WHAT THE TASK ASKS:
Nothing outside the stretch is wanted. Repeat exactly the lines of the listing below from the one that contains "Proteins were classified" through the one that contains "The researchers measured the protein", both ends included.

THE RECORDS:
=-=-=-=-=
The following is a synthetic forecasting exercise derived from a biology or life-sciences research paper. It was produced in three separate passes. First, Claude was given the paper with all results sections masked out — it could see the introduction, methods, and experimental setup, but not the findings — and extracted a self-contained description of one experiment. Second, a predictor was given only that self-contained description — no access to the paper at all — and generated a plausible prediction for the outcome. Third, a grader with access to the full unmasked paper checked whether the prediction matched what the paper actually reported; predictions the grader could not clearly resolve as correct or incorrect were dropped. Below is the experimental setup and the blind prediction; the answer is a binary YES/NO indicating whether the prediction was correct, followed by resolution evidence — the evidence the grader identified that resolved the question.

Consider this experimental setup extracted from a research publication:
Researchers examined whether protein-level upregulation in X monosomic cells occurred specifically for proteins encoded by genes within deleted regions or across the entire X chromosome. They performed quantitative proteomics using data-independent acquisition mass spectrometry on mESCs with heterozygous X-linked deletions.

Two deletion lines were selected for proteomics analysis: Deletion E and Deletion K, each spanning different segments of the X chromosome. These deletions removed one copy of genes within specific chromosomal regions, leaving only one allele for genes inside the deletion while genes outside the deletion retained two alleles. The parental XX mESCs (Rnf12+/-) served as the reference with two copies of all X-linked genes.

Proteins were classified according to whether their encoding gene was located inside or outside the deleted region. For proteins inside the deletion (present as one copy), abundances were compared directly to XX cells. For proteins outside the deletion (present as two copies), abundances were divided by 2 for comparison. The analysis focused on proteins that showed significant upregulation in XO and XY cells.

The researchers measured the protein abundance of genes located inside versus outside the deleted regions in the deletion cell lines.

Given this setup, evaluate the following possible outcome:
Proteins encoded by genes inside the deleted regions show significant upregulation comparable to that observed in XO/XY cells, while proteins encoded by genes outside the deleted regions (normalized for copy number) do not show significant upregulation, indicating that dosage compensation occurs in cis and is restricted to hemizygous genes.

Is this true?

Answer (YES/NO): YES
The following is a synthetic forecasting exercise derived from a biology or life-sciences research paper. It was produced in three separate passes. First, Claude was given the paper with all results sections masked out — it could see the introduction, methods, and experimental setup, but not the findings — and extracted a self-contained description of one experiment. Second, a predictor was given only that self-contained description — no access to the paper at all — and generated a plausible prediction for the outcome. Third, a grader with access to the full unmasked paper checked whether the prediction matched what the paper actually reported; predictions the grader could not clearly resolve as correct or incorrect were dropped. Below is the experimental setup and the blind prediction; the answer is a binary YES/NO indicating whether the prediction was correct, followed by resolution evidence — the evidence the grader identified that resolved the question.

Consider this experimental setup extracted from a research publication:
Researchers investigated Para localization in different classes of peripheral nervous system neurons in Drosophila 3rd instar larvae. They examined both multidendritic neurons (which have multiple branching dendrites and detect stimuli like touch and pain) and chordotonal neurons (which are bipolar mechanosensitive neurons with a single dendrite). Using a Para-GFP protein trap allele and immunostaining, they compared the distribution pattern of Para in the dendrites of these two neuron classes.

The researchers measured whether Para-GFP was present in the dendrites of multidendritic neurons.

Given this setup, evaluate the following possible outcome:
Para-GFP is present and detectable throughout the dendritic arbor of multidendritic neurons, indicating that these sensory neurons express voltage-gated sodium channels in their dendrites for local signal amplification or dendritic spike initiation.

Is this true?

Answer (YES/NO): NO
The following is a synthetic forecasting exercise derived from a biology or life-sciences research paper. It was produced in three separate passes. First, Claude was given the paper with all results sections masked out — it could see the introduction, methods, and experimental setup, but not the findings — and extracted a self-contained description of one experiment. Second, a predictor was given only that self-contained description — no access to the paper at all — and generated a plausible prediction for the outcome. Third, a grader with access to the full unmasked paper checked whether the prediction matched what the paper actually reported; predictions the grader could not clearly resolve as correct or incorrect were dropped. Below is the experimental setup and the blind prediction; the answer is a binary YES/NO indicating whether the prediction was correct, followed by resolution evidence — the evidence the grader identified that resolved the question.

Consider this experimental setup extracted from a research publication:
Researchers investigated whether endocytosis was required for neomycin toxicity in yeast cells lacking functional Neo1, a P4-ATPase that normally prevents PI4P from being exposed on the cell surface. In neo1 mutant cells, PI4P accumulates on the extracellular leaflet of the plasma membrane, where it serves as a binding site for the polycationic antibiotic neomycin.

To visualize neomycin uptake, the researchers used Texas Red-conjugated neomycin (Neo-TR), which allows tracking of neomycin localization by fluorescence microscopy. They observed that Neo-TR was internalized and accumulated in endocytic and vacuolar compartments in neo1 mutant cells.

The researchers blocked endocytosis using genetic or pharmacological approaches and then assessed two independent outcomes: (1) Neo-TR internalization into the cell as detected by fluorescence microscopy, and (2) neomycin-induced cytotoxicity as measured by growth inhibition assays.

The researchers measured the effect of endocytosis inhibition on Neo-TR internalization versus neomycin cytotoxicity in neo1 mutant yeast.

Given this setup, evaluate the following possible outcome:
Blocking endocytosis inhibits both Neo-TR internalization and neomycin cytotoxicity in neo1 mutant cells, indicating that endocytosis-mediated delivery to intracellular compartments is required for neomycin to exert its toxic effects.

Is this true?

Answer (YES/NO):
=-=-=-=-=
OUTPUT FOR THIS EXERCISE:
Proteins were classified according to whether their encoding gene was located inside or outside the deleted region. For proteins inside the deletion (present as one copy), abundances were compared directly to XX cells. For proteins outside the deletion (present as two copies), abundances were divided by 2 for comparison. The analysis focused on proteins that showed significant upregulation in XO and XY cells.

The researchers measured the protein abundance of genes located inside versus outside the deleted regions in the deletion cell lines.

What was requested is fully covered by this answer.